Mawney married twice, the first time to Mary Tillinghast, the daughter of Pardon Tillinghast, Jr., and granddaughter of Reverend Pardon Tillinghast who had come from Seven Cliffs, in Sussex, England. Mary died as a young woman, after which Mawney married her sister, Mercy. Mawney had five children with his first wife, and three more with his second wife. His oldest daughter, Mercy, married first Captain George Thomas, and second Joseph Olney, a great grandson of early Providence settler Thomas Olney. His oldest son, John Mawney, was the Sheriff of Providence for several years before his early death; he married Amey Gibbs, a daughter of Robert and Amey (Whipple) Gibbs, and a granddaughter of Colonel Joseph Whipple and niece of Deputy Governor Joseph Whipple, Jr. Mawney's daughter Mercy married Thomas Fry, a grandson of colonial Rhode Island Deputy Governor Thomas Frye, and a great grandson of Warwick founders Samuel Gorton and John Greene. His daughter Mary married Brigadier General James Angell, a great grandson of early Providence settler Thomas Angell, and also a great grandson of Rhode Island colonial President Gregory Dexter.

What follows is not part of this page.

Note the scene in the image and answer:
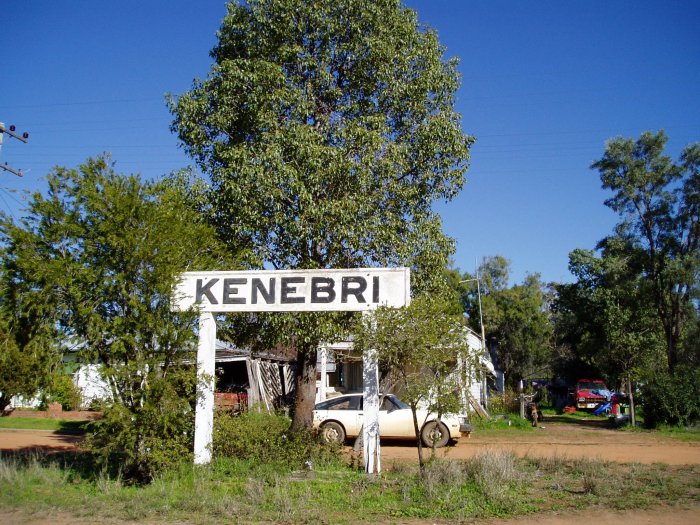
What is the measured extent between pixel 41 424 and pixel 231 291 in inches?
561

Mawney's grandson, John Mawney, Jr., was a surgeon, a colonel in the Providence Militia, and a member of the party that raided and burned the English revenue ship Gaspee during the lead up to the American Revolutionary War. After the commander of the vessel, Lieutenant Dudingston, was shot, Mawney removed the bullet from him. John Mawney, Jr., and three other Gaspee veterans were honored by the State of Rhode Island 50 years after the burning of the vessel.